Benim için de gez diyorsun. İnşallah olursa, pek iyi. Fakat daima kalbimdesin. Zaten benimlesin, artık hayalimdesin. Kafiyeli de yazıyormuşum hani. Arkadaşlarının takıldığını bahsediyorsun ? Verdiğin cevabı duymak isterdim.

Havadislerine memnun oldum. Senin yerine sanki ben gezmişim gibi oldum. Ama sonunda zehir olmuş.

Düğünlere gidersin ha ? Kimlerle dans ettin ? Raspaları, sambaları ha, bir de bilmem dersin, allah versin, ama niye olsun. Sen benim elime geçmeyecek misin ? Resim istiyorsun ? Peki göndereyim, ama sen gönderme, e mi ? Sen söz tutarsın, bilirim. Gönderdiğim resim güzel değil, ama onu büyüttürdüm, o güzel oldu. Daha bulursam yine gönderirim.

» Verilen alıştırma 1:
Aşağıdaki ifadelerin her biri yukarıdaki alıntı metinle uyuşuyor mu? Her biri için evet ya da hayır deyin ve kararı belirleyen sözcükleri alıntı metinden aynen aktarın.
(a) Yazan, karşısındakinin havadislerinden memnun kaldığını söylüyor.
(b) Yazan, karşısındakinden de kendisine resim göndermesini istiyor.
(c) Yazan, başka resim bulursa onu da göndereceğini söylüyor.

Bir tespit veri kümesinden alıntılar
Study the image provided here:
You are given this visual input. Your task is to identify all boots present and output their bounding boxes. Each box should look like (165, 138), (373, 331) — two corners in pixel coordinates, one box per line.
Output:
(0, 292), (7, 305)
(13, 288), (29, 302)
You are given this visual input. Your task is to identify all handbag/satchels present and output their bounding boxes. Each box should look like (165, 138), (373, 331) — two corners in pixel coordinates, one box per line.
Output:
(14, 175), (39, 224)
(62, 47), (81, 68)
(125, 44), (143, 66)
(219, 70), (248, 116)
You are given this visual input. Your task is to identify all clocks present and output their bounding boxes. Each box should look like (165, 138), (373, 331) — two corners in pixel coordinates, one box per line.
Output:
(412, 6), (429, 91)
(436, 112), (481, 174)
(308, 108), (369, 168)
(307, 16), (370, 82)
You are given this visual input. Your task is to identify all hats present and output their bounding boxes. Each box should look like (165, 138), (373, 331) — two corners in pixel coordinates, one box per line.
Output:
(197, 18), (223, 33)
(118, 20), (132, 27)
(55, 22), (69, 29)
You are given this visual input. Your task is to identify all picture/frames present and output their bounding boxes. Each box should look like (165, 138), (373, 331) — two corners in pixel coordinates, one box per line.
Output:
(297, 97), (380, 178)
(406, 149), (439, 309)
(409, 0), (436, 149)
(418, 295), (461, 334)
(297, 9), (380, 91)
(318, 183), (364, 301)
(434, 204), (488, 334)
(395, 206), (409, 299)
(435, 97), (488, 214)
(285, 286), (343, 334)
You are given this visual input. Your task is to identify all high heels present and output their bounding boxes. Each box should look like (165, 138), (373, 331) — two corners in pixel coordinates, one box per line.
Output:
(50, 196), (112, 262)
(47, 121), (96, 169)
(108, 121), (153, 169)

» Verilen alıştırma 2:
Tespit veri kümesinden alınan listenin bütün satırlarını baştan sona hiçbirini değiştirmeden yeniden yazın.

» Alıştırma yanıtı 1:
(a) Evet: "Havadislerine memnun oldum."
(b) Hayır: "ama sen gönderme, e mi ?"
(c) Evet: "Daha bulursam yine gönderirim."

» Alıştırma yanıtı 2:
Study the image provided here:
You are given this visual input. Your task is to identify all boots present and output their bounding boxes. Each box should look like (165, 138), (373, 331) — two corners in pixel coordinates, one box per line.
Output:
(0, 292), (7, 305)
(13, 288), (29, 302)
You are given this visual input. Your task is to identify all handbag/satchels present and output their bounding boxes. Each box should look like (165, 138), (373, 331) — two corners in pixel coordinates, one box per line.
Output:
(14, 175), (39, 224)
(62, 47), (81, 68)
(125, 44), (143, 66)
(219, 70), (248, 116)
You are given this visual input. Your task is to identify all clocks present and output their bounding boxes. Each box should look like (165, 138), (373, 331) — two corners in pixel coordinates, one box per line.
Output:
(412, 6), (429, 91)
(436, 112), (481, 174)
(308, 108), (369, 168)
(307, 16), (370, 82)
You are given this visual input. Your task is to identify all hats present and output their bounding boxes. Each box should look like (165, 138), (373, 331) — two corners in pixel coordinates, one box per line.
Output:
(197, 18), (223, 33)
(118, 20), (132, 27)
(55, 22), (69, 29)
You are given this visual input. Your task is to identify all picture/frames present and output their bounding boxes. Each box should look like (165, 138), (373, 331) — two corners in pixel coordinates, one box per line.
Output:
(297, 97), (380, 178)
(406, 149), (439, 309)
(409, 0), (436, 149)
(418, 295), (461, 334)
(297, 9), (380, 91)
(318, 183), (364, 301)
(434, 204), (488, 334)
(395, 206), (409, 299)
(435, 97), (488, 214)
(285, 286), (343, 334)
You are given this visual input. Your task is to identify all high heels present and output their bounding boxes. Each box should look like (165, 138), (373, 331) — two corners in pixel coordinates, one box per line.
Output:
(50, 196), (112, 262)
(47, 121), (96, 169)
(108, 121), (153, 169)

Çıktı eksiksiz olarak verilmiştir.